If you look closely, under the fallen oak leaves, you see that something is still blooming, even after snow and frost.

I see that the apparent death is only a transition to the renewal that spring will engender.

My own poem in this issue of Blue Unicorn focuses this aspect of winter, cultivating patience while waiting for the season of new life spring from seed and established roots. It is inspired by my friend Beth–writer, reader, ruminator, environmentalist, and traveler–who has visited Ireland and Scotland several times. Not long ago, she taught me a new word, “hibernaculum” which comes from zoology and means, I understand now, means a kind of winter nest.

You can read work by Beth at her own website or in this Winona Media guest appearance from 2013 in a post titled “Celebrating the Diversity of Independent Book Stores”–be sure to scroll all the way to the end for Beth’s essay on Irish book seller Des Kenny.

Whatever you are currently coming to terms with or letting go of, I wish you also thoughts of rumination, hibernation, and contemplation of eventual renewal, individually and for all of us who share existence for a time on this uncertain but spectacularly beautiful planet.

LESLIE

Postcards: November 2, 2020–Return to Bucksnort

Yesterday, returning from our trip to Lanesboro to celebrate Tim’s birthday, it was beautifully sunny and warm.
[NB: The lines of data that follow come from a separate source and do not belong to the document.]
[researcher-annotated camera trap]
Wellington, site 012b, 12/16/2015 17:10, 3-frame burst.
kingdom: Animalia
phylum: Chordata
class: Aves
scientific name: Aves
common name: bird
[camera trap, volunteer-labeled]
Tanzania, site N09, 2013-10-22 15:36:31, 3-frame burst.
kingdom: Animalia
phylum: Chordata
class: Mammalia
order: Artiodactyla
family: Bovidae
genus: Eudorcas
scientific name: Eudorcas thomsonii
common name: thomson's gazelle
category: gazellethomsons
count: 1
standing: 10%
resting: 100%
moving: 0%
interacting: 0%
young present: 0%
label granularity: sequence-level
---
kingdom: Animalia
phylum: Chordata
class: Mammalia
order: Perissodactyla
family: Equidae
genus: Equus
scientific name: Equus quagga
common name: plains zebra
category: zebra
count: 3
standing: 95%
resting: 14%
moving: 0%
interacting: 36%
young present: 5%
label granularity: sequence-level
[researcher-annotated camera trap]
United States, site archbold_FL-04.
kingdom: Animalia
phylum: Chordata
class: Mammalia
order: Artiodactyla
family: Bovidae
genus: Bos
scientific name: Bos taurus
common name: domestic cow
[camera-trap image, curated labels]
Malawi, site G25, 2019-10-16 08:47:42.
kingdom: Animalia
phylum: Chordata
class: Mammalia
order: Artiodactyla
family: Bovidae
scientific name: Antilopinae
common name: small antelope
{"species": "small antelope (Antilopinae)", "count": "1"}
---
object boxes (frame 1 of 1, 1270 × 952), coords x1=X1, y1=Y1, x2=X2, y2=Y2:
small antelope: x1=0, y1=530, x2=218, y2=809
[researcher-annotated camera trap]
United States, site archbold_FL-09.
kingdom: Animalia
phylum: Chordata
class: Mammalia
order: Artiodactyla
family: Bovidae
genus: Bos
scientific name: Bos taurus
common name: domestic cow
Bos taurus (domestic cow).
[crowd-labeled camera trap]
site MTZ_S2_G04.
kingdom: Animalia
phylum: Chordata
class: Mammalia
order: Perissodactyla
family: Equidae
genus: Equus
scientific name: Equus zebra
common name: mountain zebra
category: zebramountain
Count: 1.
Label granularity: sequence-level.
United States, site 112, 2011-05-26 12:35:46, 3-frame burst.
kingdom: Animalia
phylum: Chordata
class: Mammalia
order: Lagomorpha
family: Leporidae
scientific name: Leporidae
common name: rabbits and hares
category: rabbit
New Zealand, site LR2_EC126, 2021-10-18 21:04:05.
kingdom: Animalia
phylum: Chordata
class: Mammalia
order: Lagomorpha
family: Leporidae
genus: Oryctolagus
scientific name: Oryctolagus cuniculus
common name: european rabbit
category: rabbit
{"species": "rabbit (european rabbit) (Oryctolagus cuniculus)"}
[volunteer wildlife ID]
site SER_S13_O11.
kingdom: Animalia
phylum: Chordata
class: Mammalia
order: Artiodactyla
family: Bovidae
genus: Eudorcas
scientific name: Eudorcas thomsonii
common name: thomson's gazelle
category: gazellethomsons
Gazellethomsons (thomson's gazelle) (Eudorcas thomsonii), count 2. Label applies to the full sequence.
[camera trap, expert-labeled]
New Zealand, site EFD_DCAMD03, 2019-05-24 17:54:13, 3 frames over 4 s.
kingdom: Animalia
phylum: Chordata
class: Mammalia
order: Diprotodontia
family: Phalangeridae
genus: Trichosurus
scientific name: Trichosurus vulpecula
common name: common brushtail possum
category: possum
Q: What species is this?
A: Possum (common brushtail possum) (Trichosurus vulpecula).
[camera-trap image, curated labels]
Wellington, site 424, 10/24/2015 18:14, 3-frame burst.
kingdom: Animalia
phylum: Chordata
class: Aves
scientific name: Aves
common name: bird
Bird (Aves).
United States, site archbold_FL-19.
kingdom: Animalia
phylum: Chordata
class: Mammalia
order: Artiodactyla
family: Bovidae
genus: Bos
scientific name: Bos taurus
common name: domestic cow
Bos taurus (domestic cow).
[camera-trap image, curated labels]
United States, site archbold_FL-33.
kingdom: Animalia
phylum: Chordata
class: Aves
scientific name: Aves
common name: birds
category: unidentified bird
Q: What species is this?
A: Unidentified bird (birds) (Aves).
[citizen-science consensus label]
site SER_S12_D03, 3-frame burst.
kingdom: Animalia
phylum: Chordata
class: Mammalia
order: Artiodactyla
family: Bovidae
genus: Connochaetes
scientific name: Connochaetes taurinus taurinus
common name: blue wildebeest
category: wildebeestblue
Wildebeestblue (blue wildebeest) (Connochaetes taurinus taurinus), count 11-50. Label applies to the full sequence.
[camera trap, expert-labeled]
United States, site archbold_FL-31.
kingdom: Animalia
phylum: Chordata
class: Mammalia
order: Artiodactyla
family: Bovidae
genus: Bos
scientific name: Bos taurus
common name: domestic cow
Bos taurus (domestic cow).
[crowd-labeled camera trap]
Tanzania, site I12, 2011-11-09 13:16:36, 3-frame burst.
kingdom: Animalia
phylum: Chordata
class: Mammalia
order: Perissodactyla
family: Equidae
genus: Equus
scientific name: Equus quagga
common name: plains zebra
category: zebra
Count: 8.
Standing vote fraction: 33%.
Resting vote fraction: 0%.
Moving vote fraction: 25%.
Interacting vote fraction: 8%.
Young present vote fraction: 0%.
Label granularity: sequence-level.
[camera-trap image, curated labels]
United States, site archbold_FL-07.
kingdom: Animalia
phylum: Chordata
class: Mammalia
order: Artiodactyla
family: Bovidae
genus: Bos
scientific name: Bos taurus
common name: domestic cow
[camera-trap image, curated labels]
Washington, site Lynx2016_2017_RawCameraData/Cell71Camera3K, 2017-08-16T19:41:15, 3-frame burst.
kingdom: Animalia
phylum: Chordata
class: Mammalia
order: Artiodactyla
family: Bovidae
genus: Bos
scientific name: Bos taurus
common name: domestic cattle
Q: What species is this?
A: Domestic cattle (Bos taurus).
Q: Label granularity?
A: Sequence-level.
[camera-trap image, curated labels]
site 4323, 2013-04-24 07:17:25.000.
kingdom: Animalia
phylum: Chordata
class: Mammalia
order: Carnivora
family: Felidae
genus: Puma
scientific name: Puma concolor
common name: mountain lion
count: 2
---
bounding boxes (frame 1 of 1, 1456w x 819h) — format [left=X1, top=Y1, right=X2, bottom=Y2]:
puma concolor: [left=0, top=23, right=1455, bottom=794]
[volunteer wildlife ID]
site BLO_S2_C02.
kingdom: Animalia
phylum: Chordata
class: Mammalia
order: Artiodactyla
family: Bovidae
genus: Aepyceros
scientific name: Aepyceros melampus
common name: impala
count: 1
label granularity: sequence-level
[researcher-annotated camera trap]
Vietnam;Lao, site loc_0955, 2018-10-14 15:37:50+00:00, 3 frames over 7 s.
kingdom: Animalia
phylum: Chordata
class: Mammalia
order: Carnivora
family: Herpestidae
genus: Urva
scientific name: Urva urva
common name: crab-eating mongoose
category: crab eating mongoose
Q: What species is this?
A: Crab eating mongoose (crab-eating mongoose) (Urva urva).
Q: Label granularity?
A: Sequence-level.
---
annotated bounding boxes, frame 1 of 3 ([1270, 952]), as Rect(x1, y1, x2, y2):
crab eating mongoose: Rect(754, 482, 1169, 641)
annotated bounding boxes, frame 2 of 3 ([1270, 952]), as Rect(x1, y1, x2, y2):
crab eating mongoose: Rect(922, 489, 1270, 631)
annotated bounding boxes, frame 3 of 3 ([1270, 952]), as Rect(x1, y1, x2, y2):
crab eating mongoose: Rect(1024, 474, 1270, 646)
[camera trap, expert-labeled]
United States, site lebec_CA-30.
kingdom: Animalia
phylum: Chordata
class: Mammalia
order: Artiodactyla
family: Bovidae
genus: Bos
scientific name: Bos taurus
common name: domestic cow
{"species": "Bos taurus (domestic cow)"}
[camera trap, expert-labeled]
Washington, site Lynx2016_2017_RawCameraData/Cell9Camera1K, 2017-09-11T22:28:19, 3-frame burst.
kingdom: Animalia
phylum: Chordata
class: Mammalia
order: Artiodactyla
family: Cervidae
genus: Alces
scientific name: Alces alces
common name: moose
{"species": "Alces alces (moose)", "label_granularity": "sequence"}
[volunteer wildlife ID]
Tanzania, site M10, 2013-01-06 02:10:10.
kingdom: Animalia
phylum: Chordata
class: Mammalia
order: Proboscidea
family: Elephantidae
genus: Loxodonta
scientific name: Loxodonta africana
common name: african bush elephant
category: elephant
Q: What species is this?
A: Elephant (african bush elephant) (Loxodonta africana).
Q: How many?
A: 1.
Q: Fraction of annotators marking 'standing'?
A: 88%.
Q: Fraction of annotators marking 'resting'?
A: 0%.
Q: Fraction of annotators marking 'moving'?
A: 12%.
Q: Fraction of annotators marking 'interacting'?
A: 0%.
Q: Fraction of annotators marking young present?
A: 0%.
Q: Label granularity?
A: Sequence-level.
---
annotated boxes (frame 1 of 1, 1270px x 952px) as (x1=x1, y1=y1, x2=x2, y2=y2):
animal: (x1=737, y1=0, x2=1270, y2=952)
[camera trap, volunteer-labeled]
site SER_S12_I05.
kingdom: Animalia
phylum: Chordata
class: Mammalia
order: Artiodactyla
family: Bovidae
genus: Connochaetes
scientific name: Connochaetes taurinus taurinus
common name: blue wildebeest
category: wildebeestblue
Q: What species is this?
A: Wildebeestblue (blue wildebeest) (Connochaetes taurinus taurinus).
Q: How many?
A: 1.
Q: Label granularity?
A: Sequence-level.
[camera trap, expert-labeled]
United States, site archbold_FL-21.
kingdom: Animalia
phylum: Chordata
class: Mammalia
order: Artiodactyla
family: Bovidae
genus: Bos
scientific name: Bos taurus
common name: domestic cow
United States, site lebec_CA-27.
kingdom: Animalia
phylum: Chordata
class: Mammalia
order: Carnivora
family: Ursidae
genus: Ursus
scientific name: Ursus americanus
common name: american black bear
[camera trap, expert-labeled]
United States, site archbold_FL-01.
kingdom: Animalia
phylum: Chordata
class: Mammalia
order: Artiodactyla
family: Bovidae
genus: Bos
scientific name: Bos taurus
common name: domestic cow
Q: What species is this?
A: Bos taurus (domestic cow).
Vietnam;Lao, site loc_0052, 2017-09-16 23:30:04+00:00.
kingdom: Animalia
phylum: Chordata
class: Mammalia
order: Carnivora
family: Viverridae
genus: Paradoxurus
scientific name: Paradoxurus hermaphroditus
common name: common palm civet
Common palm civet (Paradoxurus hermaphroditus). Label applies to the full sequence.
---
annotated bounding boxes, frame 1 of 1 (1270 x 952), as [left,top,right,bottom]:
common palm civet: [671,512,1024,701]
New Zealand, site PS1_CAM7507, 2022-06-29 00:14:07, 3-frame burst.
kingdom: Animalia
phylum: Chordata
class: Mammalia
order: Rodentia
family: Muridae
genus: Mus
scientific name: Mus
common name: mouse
Since we’d gotten an early start, we decided to detour to take look at Eagle Bluff Residential Environmental Learning Center (an organization we’d visited long ago when I was helping to raise money for them.) As navigator, I realized that we were on the very county highway which could take us back to Bucksnort! We’d visited last year–just a dot on the map but a trout stream of exceptional clarity and sparkle. Here’s a link to a few lines about it from 2019.

What is the allure of this tiny place? Maybe it’s just the name? Or knowing that I will be rereading Hemmingway’s collection of fiction, The Nick Adams Stories, later this fall with my Book Group? (Remember the short story, “Big Two-Hearted River,” from high school English class, perhaps?) In any case, something drew us to return to this swift-running trout stream yesterday. Tim commented that the air seemed more fresh and the colors more vivid there than in other places.

Or maybe it’s the image of the dam? The human-built addition that affects the rest natural world, creating more concentrated power for an instant, more leaps and agitations and aeration? I am wondering about the Brown Trout and their own leaping and falling, seeking and finding and resting as contemplate the human political cycles we’ve grafted onto the seasonal ones, the rise and fall of Fortune’s Wheel. Like Boethius, I keep seeking consolation in the midst of mental agitation, if not in pure philosophy than at least in poetry.

These photographs don’t do beautiful Bucksnort justice, but perhaps they offer a hint of the refreshment we found there at the conclusion of a welcome (mostly) screen-free weekend, free from most thoughts of volatile national roiling. We simply basked in the natural flow of Trout Run Creek, the green streaming of water weeds, the clouds reflecting in the double movement of sky and water.

Wishing you all moments of the deepest serenity in the fraught week ahead, knowing the ups and downs are all part of the flow. Remember to breathe!